_Excerto do texto_:
António Ferreira e Kundi Paihama tornaram-se parceiros em 1991, tendo como negócio principal os Casinos de Angola-Plurijogos, empresa que se dedica à exploração do jogo em Angola. Mas aquilo que parecia um casamento bem sucedido transformou-se, a partir de 2009, numa tormenta para o empresário português, também conhecido por ser marido da fadista Mariza.

O negócio do jogo em Angola é apetecido e rentável. Dados relativos a 2012 apontavam para uma receita na ordem dos 219 milhões de dólares (198 milhões de euros) e um resultado líquido de 83 milhões de dólares (75 milhões de euros). A Plurijogos gere, entre outros, os casinos Tivoli, Lubango e Luanda.

Apelo ao "elevado sentido de justiça"

António Ferreira, na carta enviada a José Eduardo dos Santos, queixa-se de ser alvo "arbitrariedades" e de ser vítima de "penosos anos de calúnias e perseguições" e, em último recurso, pede a intervenção do chefe de Estado angolano. "Somente o reconhecido elevado de justiça e a comprovada sensibilidade política de Vossa Excelência e a sua magistratura de influência poderão contribuir para resolver, em definitivo, este tão intricado problema, cujo protelamento inexplicável não aproveita a ninguém e poderá ter consequências imprevisíveis que importa evitar", escreve António Ferreira numa carta datada de 29 de Março deste ano a que o Negócios teve acesso.

_Informação extraída_:
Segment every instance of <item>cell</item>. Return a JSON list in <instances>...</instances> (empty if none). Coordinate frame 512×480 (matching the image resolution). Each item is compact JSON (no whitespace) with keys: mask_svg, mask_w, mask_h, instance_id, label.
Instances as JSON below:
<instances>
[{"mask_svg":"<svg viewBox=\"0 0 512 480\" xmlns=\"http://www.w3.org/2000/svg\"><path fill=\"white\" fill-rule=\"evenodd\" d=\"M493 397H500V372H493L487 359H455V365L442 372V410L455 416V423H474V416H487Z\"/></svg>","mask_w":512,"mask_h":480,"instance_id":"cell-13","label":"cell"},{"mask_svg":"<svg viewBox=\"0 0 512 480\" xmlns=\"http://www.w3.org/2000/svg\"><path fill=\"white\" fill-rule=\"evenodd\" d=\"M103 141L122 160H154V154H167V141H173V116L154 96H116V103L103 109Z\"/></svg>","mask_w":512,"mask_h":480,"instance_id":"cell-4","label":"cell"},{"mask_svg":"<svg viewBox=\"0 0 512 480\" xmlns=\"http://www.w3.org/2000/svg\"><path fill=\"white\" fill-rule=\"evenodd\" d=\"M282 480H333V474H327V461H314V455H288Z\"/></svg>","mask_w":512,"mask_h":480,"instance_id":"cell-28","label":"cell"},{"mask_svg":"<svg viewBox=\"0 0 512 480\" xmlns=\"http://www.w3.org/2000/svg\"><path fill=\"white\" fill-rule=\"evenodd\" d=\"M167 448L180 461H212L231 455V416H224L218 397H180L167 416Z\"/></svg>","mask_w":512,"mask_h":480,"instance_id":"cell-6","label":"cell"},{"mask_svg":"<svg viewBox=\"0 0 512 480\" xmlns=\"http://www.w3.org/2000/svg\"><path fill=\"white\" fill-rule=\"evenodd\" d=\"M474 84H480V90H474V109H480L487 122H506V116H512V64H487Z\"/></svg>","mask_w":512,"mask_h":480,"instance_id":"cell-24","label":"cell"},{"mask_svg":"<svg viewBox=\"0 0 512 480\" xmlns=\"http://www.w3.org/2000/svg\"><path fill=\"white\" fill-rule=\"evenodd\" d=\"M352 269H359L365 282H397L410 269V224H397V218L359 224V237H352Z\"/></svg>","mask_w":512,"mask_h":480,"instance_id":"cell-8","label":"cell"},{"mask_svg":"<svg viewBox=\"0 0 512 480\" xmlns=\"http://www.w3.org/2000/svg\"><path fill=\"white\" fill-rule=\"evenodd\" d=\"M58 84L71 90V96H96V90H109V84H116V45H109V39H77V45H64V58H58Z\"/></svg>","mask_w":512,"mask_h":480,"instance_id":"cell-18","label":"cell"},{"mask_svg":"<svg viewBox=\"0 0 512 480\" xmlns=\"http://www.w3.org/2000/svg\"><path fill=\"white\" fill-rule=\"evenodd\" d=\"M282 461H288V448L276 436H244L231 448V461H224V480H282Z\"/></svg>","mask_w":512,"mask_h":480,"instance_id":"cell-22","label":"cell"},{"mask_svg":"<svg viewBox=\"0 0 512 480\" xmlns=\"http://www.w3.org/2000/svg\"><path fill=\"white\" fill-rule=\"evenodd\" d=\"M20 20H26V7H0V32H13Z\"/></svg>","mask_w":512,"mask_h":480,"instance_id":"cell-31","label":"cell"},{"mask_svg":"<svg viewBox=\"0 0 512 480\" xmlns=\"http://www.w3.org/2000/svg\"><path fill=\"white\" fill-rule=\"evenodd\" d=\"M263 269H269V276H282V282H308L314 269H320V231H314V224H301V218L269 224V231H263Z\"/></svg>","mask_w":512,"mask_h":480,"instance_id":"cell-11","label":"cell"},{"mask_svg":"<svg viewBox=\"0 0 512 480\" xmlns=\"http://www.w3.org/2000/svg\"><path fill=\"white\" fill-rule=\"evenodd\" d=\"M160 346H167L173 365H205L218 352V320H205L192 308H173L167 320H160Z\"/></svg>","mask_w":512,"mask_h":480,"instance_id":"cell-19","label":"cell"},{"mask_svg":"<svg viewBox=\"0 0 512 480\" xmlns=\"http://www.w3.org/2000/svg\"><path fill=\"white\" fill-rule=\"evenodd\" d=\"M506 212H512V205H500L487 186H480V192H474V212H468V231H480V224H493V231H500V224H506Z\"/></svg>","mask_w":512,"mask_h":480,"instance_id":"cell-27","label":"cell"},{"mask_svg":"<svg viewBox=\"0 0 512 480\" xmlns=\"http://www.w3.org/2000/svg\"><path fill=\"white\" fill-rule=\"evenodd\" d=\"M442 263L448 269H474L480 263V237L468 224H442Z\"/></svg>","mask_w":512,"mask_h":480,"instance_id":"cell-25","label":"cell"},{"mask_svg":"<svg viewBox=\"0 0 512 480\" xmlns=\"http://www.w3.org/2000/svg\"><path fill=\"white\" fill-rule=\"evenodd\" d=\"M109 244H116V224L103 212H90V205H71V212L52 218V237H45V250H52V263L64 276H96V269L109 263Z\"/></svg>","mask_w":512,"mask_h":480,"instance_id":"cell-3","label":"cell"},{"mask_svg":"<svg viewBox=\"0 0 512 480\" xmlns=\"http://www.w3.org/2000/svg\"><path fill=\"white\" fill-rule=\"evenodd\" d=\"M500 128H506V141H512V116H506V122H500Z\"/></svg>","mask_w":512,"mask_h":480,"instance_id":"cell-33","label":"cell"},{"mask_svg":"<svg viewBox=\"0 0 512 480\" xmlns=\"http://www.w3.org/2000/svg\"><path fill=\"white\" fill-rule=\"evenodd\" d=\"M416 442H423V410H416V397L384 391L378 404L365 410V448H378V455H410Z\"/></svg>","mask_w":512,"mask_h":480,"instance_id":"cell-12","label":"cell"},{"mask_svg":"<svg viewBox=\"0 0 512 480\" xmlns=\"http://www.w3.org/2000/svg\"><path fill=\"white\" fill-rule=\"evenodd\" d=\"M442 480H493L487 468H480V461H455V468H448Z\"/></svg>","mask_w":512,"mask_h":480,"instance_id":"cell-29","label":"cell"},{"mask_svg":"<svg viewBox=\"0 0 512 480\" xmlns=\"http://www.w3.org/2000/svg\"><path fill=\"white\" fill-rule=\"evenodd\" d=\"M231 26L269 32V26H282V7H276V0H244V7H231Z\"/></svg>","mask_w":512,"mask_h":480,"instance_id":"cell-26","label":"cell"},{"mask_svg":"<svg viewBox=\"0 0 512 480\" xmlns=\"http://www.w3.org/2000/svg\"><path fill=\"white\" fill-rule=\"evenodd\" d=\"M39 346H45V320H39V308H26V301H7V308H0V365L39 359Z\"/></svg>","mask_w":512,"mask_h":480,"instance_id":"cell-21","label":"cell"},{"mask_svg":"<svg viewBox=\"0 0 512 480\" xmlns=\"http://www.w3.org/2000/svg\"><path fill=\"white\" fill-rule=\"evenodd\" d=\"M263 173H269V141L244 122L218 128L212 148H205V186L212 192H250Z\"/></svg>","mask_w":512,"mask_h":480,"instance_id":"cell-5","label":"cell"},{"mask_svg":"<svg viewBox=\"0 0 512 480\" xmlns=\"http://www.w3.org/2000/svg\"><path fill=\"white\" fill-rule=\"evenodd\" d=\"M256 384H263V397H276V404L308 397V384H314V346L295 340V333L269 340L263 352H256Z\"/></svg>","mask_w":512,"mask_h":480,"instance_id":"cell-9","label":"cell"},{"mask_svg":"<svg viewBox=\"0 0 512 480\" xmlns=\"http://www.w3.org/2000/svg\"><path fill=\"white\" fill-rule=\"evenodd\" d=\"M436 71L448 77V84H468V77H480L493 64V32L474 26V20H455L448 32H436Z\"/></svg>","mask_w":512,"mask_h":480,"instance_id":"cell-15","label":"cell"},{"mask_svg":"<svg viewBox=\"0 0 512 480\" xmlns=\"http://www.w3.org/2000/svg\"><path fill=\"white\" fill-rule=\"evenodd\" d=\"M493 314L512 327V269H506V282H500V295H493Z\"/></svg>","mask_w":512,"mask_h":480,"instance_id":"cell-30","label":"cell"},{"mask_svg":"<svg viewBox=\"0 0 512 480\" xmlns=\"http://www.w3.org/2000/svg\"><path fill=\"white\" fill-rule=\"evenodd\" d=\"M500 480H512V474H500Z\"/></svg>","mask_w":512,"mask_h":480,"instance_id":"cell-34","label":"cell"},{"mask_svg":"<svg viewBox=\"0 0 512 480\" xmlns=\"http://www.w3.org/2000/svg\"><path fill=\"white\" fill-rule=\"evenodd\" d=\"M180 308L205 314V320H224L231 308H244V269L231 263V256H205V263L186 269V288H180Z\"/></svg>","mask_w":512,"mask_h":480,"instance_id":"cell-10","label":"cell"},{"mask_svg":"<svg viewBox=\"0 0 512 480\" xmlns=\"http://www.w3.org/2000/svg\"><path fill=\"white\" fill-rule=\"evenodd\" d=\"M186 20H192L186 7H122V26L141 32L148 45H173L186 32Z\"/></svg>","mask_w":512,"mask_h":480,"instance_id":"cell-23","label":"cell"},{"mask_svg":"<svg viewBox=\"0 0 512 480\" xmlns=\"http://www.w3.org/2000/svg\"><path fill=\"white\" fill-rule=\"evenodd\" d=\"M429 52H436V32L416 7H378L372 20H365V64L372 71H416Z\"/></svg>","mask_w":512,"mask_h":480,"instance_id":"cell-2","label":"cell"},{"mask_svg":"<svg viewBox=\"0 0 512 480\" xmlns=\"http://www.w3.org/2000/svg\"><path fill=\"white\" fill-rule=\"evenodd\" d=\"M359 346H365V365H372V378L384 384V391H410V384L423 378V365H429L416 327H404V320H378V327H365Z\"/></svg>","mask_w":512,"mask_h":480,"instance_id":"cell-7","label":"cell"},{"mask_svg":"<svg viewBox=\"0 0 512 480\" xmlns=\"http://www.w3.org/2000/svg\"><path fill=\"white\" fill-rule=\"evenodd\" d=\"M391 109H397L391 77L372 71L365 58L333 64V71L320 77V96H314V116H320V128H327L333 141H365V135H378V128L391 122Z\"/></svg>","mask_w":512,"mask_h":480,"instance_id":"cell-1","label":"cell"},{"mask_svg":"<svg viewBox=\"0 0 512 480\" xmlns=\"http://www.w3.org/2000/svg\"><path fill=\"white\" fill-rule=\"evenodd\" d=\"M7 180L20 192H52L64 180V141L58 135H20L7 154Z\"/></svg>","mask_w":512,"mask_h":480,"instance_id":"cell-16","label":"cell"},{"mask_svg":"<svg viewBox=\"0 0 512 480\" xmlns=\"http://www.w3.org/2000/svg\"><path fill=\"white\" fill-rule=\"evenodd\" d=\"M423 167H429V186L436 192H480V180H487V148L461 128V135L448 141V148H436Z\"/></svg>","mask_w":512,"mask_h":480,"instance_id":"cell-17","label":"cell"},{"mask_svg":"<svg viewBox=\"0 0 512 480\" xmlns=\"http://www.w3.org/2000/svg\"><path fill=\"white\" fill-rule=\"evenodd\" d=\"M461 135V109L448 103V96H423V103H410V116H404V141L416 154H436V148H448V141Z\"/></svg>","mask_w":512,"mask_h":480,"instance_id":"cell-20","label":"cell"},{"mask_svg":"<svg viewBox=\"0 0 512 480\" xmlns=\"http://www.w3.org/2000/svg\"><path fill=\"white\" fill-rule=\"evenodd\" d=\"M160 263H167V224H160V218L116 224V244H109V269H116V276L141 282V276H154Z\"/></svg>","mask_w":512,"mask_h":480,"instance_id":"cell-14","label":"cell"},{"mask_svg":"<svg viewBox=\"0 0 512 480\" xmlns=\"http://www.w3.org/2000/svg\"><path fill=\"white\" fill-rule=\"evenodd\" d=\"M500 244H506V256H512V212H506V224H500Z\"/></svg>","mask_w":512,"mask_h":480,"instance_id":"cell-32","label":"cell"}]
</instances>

_O que se pede_:
• a. Conta quantas linhas dos registos contêm a cadeia "JSON", distinguindo maiúsculas de minúsculas. Indica apenas o número.
• b. Por favor, continua o texto sobre o negócio dos casinos em Angola a partir da última frase apresentada.
O texto e os registos não têm qualquer relação entre si.

_Respostas às tarefas_:
• a. 2

• b.
cotacao Esta situação tem inequívocos contornos políticos, na medida em que envolve um prestigiado dirigente, que desempenhou e ainda exerce altos cargos da governação angolana. António ferreira Empresário português

O empresário português começou por ter 70% do capital da Plurijogos, enquanto o seu sócio, Kundi Paihama, um histórico do MPLA que já foi ministro da Defesa e também dos Antigos Combatentes, detinha 20% e os restantes 10% estavam distribuídos por outros accionistas.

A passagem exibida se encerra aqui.